O profissional do ABC diz que em média os exames devem ser feitos anualmente e que é ideal fazer um check up antes de qualquer atividade que exija esforço físico, inclusive treinos de pré-temporada, algo que não aconteceu no Potiguar de Mossoró.
POTIGUAR DIZ QUE AINDA ESTÁ FAZENDO TESTES
Procurado pela reportagem do NOVO JORNAL, o gerente de futebol do Potiguar de Mossoró, José Neto, relatou que o clube ainda faz os exames médicos em seus jogadores com poucos dias antes da estréia do Campeonato Potiguar 2013. Ele admite que é um erro, mas que, além de não haver condições de fazer o procedimento médico no período certo, “nenhuma equipe faz”.
“O certo é fazer o exame quando o cara chega, mas nenhuma equipe faz isso.
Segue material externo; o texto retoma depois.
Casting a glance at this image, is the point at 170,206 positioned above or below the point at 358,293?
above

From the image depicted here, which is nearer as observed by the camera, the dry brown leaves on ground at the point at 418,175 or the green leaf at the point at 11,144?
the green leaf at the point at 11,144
Não estamos numa equipe que tem condições, aí infelizmente temos que trabalhar assim”, confessou, informando que ainda há jogadores que vão fazer seus exames.
Em pré-temporada desde o início de dezembro do ano passado, apenas amanhã, todos os atletas do potiguar terão passado pelo médico. Por fazer o serviço numa clínica particular de Mossoró, o gerente de futebol disse que os exames vêm sendo feitos aos poucos, dividindo os jogadores em grupos de três.
O Potiguar não é o único, como alertou Felipe Augusto, da Safern e José Neto, do Potiguar. A reportagem também apurou que, neste ano, Palmeira de Goianinha e Corintians de Caicó – antigo clube de Neto Maranhão – também não realizaram exames físicos em seus atletas.